– Ну надо же! Снаружи – пещерный человек, внутри – на две трети бог.
«Будь щедр, будь сострадателен», – говорила мне Катарина.
– Нет бога кроме Бога, и все мы часть целого, – сказал я. Помолчав немного, Бардо подобрал камень и пустил его по воде. Мальчишками мы часто этим занимались.
– Три раза, – сказал он и сунул мне в руку мокрый, вывалянный в песке голыш. – Может, у тебя больше выйдет?
– Нет, Бардо. Я пришел сюда не затем, чтобы бросать камни.
Сердито вспыхнув, он подобрал розовую витую ракушку, швырнул ее о скалу и разбил.
– Ну почему ты всегда делаешь то, что делать не полагается? Есть у тебя ум или нет? Ох ты, горе!
– Мне очень жаль.
– Где уж там: ты бог, а боги не знают сожаления.
– Я твой друг.
Он окинул взглядом берег: двух послушников, стоящих, держась за руки, у воды, и тюленей на камне. Их было девять, серых тюленей, и они грелись на солнышке, задрав черные носы к небу. Бардо понизил голос, как бы собираясь сообщить мне какой-то секрет, и сказал, дыша на меня кисло-сладким пивным запахом:
– Ну уж нет, паренек. Разве может человек дружить с богом, будь он неладен?
Я посмотрел на волны, плещущие о берег. В воде играли краски, недоступные Бардо.
– Чтобы жить, я умираю, – прошептал я.
Мне показалось, что Бардо меня не расслышал: он подкидывал ногой мокрый песок, опустив подбородок к груди, и не смотрел на меня. Потом он сказал:
– Ты никогда не умрешь – разве не это напророчила тебе Катарина? – Он разгладил камелайку у себя на животе. – Но я, Бардо, только человек, и если я не подкреплю сейчас свое бренное тело, то высохну и умру. Забудем на время об этой горестной эсхатологии и поедим, как люди, пока не растаяли вконец. Я собираюсь вернуться в Хофгартен и заказать еду, а потом не просто выпить, но напиться вусмерть. Идешь со мной, паренек?
«В конечном счете мы сами выбираем свое будущее», – говорят скраеры.
– Может быть, позже. Я еще не успел проголодаться.
Он пожал плечами, отвесил мне легкий формальный поклон и пошел обратно к Хофгартену. Я смотрел, как мой лучший друг – посланец богов, чудо творения – карабкается по черным, изваянным морем скалам.
Созидание – это все; теперь я знаю, что это правда. Калинда послала Бардо, чтобы напомнить мне об этом, она создала его по памяти, и я когда-нибудь тоже этому научусь. Когда-нибудь я вспомню Катарину и верну ее к жизни, ибо дело богов – творить. Это дело всех нас.

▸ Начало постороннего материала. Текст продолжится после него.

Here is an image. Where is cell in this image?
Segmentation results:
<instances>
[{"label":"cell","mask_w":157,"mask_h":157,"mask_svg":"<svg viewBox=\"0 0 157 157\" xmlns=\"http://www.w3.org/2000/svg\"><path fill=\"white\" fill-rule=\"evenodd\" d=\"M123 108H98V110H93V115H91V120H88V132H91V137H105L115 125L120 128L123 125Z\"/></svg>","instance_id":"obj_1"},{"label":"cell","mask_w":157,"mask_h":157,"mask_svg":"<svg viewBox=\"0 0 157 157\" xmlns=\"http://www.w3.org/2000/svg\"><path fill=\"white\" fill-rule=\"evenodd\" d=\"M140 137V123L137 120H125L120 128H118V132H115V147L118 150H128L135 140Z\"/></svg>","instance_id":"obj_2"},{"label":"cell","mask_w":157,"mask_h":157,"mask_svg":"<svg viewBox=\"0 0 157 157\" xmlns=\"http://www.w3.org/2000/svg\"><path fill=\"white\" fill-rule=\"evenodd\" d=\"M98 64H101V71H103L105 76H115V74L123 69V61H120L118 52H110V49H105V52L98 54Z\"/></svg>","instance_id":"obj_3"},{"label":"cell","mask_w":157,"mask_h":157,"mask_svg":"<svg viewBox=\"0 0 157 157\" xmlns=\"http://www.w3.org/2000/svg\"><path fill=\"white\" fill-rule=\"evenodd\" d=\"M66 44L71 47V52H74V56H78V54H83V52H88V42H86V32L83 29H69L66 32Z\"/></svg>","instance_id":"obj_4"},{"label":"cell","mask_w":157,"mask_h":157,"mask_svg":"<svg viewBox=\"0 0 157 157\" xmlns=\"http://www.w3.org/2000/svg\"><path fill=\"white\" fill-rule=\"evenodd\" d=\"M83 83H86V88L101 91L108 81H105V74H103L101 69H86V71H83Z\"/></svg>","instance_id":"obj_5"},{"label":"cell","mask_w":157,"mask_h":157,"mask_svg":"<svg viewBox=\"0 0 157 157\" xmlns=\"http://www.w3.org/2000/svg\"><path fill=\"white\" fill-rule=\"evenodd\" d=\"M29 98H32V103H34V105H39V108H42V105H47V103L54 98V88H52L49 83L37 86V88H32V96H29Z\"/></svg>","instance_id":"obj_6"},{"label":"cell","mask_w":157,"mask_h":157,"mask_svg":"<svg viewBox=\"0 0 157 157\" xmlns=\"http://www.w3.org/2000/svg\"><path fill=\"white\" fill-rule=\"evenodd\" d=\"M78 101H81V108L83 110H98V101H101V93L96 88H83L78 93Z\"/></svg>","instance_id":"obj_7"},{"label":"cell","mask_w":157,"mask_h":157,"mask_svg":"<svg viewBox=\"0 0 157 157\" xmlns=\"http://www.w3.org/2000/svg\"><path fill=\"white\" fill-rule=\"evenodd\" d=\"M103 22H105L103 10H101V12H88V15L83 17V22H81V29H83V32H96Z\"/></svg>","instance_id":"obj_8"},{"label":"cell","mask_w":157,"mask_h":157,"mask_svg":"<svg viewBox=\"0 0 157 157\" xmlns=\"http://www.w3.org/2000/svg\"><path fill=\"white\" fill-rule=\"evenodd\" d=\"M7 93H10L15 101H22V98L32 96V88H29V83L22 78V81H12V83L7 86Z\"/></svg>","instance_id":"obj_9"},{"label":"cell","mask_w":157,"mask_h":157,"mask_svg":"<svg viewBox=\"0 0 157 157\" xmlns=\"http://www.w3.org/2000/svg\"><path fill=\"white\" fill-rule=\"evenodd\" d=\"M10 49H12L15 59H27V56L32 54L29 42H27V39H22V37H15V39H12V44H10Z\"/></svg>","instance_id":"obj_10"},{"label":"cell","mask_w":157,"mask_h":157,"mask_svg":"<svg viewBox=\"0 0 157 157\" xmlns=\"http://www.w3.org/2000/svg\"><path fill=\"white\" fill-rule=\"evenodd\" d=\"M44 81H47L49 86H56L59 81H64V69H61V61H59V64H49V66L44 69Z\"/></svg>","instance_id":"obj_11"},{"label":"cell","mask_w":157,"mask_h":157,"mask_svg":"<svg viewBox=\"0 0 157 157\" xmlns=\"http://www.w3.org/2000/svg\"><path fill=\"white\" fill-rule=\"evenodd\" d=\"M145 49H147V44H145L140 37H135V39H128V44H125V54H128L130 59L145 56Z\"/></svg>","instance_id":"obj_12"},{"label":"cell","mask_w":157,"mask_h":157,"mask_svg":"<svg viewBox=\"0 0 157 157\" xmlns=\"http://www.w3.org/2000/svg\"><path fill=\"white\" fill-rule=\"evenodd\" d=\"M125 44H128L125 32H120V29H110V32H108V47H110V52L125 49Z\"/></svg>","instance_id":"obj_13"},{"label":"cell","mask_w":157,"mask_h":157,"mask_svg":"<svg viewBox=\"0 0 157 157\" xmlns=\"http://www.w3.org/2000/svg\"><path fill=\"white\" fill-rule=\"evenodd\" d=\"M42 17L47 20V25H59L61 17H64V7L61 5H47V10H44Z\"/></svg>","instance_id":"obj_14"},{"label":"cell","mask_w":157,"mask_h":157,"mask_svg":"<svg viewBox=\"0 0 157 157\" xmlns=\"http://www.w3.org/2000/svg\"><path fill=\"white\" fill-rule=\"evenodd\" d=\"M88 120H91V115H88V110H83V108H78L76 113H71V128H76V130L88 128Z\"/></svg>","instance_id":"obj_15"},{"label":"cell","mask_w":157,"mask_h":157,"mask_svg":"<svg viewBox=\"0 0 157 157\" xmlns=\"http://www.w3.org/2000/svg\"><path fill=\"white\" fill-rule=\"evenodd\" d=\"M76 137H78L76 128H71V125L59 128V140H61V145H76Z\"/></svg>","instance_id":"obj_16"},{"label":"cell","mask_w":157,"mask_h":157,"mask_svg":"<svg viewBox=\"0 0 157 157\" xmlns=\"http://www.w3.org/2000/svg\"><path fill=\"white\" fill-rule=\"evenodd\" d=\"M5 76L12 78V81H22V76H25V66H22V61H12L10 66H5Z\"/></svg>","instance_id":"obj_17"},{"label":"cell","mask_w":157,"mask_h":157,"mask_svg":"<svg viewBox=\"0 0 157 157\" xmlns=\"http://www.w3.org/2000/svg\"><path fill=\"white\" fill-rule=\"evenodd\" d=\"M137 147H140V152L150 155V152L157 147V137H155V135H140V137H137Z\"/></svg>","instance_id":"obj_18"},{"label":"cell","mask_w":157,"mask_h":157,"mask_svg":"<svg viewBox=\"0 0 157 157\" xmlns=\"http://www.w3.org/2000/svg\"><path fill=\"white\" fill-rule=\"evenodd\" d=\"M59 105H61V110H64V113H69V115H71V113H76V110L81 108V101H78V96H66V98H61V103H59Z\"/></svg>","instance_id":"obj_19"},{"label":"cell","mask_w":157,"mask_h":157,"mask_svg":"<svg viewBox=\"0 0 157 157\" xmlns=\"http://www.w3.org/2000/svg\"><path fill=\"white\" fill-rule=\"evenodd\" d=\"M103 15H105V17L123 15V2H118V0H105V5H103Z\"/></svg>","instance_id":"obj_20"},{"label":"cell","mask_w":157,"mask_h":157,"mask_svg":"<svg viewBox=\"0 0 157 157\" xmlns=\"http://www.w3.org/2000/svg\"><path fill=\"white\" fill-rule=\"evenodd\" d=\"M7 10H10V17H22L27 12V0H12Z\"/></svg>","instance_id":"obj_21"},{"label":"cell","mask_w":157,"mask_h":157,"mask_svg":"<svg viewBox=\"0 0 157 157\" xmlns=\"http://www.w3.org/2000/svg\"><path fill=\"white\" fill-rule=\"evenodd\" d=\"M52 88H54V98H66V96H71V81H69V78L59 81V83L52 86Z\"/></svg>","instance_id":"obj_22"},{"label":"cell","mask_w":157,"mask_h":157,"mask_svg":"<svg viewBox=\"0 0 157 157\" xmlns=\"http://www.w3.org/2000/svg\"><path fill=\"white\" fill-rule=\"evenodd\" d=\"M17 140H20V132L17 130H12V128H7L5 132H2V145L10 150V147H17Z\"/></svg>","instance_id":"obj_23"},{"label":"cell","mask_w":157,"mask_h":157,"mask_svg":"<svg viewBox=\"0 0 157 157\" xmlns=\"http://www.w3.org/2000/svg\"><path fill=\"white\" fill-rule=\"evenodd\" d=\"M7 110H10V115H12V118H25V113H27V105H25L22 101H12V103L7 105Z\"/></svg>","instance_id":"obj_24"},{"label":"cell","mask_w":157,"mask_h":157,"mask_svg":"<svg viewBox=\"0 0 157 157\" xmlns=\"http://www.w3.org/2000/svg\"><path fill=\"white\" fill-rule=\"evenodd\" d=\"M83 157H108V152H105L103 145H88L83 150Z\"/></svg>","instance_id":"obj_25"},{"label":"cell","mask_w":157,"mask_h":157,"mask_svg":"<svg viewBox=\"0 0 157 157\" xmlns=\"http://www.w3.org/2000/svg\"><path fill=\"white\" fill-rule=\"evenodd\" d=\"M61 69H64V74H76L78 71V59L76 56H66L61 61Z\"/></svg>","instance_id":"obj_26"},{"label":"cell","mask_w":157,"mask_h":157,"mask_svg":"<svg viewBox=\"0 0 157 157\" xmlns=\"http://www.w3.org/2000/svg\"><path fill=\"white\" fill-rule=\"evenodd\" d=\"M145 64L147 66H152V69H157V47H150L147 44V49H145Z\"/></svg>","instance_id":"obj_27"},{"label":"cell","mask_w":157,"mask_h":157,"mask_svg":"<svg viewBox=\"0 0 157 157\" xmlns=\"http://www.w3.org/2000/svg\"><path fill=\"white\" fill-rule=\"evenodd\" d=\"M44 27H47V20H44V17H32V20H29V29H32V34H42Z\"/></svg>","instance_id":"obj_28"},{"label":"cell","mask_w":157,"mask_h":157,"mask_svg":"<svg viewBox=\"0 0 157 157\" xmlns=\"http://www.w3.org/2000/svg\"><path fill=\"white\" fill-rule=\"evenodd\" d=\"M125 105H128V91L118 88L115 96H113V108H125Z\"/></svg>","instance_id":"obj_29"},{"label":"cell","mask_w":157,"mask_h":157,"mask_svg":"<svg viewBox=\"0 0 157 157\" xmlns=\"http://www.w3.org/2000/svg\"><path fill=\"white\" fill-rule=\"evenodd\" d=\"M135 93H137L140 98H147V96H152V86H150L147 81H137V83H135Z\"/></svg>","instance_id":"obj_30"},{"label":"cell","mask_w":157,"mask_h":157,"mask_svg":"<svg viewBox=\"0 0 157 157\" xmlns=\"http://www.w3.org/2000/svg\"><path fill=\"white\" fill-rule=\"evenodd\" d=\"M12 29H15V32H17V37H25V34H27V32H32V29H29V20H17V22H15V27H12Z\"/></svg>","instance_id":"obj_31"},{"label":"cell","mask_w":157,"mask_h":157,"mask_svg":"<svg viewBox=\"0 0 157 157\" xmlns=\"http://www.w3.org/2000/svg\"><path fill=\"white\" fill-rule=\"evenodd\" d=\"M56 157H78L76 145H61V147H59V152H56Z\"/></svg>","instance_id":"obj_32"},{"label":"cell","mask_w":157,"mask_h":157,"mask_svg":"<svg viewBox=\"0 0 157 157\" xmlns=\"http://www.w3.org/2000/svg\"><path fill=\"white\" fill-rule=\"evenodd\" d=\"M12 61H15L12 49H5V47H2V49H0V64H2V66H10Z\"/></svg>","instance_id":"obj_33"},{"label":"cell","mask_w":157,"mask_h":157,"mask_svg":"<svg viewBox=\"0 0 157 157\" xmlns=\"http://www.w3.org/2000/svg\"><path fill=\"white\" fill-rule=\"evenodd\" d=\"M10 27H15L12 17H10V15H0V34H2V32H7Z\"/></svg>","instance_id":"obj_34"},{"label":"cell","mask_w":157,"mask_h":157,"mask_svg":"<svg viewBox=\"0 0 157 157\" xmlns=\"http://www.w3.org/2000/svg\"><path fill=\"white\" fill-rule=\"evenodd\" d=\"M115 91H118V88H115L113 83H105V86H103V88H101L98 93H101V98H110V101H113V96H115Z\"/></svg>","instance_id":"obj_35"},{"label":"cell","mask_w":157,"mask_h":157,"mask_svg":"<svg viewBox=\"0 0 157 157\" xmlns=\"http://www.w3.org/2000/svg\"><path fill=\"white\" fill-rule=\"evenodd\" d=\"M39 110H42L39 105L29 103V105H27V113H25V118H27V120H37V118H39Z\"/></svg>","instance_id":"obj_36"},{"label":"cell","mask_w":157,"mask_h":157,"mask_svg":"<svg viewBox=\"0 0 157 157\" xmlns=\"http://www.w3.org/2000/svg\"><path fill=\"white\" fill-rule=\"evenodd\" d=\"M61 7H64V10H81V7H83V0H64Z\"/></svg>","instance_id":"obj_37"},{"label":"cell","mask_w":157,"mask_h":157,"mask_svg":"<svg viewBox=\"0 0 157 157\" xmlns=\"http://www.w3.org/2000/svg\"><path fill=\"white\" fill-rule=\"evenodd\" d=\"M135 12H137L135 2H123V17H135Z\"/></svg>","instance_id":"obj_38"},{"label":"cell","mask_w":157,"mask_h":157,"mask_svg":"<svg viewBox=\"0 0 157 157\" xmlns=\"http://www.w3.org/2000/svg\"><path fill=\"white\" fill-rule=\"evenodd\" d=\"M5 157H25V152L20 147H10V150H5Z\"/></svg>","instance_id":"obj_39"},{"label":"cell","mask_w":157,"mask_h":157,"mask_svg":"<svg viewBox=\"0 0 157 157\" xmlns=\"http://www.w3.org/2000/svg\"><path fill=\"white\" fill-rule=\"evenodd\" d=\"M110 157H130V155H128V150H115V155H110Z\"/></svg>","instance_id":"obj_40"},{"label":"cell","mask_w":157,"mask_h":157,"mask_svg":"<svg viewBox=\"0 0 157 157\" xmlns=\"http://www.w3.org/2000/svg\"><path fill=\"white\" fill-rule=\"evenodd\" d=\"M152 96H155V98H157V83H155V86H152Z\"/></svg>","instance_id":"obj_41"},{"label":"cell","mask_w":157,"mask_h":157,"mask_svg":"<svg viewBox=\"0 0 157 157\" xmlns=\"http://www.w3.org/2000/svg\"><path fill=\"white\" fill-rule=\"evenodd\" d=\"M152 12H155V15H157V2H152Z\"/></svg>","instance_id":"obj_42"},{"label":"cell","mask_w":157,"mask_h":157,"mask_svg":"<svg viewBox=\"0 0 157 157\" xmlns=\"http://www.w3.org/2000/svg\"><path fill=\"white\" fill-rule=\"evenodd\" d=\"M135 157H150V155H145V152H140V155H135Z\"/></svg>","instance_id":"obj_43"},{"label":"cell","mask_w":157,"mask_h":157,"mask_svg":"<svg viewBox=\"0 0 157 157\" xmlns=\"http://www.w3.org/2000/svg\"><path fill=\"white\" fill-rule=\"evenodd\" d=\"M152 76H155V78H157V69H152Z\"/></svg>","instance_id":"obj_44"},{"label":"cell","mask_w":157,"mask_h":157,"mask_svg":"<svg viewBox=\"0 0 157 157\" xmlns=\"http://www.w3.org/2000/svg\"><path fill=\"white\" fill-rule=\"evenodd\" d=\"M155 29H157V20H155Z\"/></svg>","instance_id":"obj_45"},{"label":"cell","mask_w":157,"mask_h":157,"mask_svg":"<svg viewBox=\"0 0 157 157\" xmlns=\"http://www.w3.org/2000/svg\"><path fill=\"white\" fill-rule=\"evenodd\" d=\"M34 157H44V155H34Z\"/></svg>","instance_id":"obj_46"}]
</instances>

Все мы – боги, люди и черви в желудке у птицы – каждый своей мыслью, чувством и действием, какими бы обыденными и низменными они ни были, творим ту странную вселенную, в которой живем. В конце времен, когда вселенная пробудится и осознает себя, прошлое будет вспомнено, и каждый, испытывавший муку жизни, будет спасен. Это моя надежда, моя мечта, мой план.
Я стоял на берегу холодного океана и мечтал. Сжав в руке гладкий камешек, который дал мне Бардо, я пустил его по воде. Он подпрыгнул четыре раза, чуть-чуть задержавшись между третьим и четвертым, и за этот промежуток времени вращающаяся линза галактики пронесла меня по космосу на тысячу миль. Галактика продолжала свой путь от точки создания, и я летел сквозь вселенную. Летел и продолжаю лететь – не в бездну отчаяния, а в пространство, где нет числа ярким звездам и поиск жизни, если не ее секрета, продолжается.
Я верю, что каждый свой миг мы умираем и одновременно возрождаемся для безграничных возможностей. В тот прекрасный день ложной зимы я заплатил окончательную цену и повернулся лицом к ветру. Соленый душ, как всегда, вызвал у меня голод. Я пошел по берегу к своему мерцающему Городу, чтобы пообедать с Бардо и насладиться напоследок своим чудесным человеческим бытием.